By 1915, the first 10 volumes had been published and 175 subscriptions sold. Curtis had underestimated the costs and time needed to complete the 20 volumes and was having difficulty managing the entire process. In 1913, J.P. Morgan unexpectedly died. The Morgan family continued to support the publication with additional investors and created The North American Indian, Inc., Corporation to take over the publication management from Curtis. Also, Curtis revised the estimated number of sets to be published to 300.

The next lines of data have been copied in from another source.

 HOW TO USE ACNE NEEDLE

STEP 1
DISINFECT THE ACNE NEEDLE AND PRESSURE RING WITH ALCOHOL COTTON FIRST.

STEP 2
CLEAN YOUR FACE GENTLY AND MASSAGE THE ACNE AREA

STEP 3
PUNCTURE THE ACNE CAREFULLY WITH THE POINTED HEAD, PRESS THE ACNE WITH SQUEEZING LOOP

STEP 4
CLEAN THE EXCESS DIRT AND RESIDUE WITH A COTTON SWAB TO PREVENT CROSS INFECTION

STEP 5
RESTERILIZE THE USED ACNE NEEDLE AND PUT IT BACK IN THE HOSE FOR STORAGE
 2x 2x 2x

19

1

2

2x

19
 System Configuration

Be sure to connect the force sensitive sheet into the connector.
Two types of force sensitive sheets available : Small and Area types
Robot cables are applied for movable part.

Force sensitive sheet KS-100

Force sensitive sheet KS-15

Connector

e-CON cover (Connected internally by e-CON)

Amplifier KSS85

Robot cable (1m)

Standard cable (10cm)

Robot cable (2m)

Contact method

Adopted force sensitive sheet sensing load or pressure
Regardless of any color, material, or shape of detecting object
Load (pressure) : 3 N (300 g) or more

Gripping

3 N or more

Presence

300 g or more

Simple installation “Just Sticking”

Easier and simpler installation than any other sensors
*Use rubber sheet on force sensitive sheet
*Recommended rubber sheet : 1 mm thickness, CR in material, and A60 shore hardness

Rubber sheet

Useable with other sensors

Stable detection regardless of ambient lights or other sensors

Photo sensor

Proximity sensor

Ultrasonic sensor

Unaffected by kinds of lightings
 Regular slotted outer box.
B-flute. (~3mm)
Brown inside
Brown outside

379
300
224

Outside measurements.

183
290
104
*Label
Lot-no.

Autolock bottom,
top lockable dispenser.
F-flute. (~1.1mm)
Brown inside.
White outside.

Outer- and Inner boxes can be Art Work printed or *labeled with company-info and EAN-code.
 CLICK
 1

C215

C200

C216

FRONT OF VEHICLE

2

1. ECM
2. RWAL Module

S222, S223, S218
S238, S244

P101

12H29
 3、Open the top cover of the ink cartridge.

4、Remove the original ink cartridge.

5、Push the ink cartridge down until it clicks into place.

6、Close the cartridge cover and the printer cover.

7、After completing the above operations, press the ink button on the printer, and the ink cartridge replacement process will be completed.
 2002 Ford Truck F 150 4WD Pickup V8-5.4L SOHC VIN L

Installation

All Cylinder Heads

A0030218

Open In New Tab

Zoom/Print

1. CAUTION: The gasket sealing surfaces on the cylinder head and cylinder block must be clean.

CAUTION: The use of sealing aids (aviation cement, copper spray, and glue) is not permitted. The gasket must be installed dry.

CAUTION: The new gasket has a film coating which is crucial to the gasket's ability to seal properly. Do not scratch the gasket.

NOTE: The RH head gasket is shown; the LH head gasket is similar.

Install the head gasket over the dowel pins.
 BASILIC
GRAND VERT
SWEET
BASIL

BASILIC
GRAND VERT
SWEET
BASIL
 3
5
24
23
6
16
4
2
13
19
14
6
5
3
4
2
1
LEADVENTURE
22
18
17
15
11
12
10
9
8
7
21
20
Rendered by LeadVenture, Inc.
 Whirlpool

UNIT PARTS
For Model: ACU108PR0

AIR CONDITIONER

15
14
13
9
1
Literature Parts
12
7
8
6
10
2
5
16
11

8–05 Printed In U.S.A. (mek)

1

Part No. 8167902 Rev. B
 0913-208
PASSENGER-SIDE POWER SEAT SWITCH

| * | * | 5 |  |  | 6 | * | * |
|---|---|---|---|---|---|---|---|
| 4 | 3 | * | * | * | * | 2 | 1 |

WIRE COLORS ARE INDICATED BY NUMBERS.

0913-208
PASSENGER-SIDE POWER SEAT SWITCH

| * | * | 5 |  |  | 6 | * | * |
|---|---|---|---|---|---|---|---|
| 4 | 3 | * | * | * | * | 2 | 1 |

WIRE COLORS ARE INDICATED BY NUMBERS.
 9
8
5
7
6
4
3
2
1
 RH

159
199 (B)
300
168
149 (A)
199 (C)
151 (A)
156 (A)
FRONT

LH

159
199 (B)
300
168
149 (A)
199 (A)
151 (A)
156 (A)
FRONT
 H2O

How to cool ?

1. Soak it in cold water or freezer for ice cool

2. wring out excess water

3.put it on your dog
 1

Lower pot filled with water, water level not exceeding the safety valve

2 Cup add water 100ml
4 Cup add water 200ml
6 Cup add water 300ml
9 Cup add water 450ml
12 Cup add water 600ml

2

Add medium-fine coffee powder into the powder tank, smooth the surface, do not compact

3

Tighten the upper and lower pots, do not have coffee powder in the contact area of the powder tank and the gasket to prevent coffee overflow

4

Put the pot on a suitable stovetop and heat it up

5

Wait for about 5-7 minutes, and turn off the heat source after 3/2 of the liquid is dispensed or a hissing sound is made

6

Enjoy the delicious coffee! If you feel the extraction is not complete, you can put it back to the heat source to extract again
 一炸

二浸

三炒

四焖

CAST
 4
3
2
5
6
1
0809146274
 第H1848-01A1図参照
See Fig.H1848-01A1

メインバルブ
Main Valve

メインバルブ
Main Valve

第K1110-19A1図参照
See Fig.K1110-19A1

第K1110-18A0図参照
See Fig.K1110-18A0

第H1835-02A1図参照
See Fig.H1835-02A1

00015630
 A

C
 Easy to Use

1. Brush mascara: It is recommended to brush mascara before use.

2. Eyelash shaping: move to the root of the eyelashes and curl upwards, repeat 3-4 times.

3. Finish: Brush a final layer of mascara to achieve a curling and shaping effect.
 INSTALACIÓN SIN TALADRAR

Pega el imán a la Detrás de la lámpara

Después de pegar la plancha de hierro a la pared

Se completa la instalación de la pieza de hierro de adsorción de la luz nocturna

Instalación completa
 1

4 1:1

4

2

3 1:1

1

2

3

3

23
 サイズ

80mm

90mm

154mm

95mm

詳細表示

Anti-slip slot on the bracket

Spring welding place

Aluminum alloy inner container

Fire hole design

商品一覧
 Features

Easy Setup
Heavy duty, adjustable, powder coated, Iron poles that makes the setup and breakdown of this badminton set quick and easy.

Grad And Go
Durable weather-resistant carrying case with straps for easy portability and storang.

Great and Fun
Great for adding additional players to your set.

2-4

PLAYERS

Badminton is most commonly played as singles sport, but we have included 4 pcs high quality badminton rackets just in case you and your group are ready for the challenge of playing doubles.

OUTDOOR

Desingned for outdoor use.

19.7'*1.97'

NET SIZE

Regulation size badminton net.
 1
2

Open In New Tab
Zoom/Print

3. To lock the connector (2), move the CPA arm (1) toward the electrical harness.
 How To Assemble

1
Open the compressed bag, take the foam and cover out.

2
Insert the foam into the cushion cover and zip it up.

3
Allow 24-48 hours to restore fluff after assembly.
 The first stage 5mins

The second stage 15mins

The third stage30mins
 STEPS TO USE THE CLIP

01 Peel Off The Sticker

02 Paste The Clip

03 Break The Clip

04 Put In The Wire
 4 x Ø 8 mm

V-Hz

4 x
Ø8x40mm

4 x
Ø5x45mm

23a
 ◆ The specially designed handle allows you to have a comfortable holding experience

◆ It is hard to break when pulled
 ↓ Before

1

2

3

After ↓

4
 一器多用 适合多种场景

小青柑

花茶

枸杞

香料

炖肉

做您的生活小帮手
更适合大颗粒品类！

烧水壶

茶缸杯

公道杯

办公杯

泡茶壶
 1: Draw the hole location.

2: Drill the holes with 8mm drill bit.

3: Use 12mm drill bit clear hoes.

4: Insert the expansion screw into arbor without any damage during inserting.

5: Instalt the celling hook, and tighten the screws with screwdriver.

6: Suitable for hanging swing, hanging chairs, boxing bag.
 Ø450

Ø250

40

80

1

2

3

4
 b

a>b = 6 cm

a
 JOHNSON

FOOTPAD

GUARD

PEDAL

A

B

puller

During World War I and the 1920’s, sales lagged to only 35 sets and were impacted later by the Depression. In 1935, the Morgan family then disbanded the corporation and sold the remaining stock of 14 bound sets and many unbound text and plates to Charles Lauriat Books of Boston for $1,000. Over the entire production run it is estimated that only 238 sets had been sold by 1935. Lauriat created a variant binding for an additional 30 to 50 sets. Lauriat continued to sell the bound sets at a reduced price, and the unbound plates from the volumes and the portfolio into the 1960’s. (The above information is from the Curtis Legacy Foundation)
Provenance This image was from the library of the late Dr. G. Warren Smith (1941-2021) of Pennsylvania. He had a long career as university professor and administrator, and was a collector of over 6,000 books, maps, illustrations, and artifacts relating to the Arctic, Alaska, and Pacific Northwest.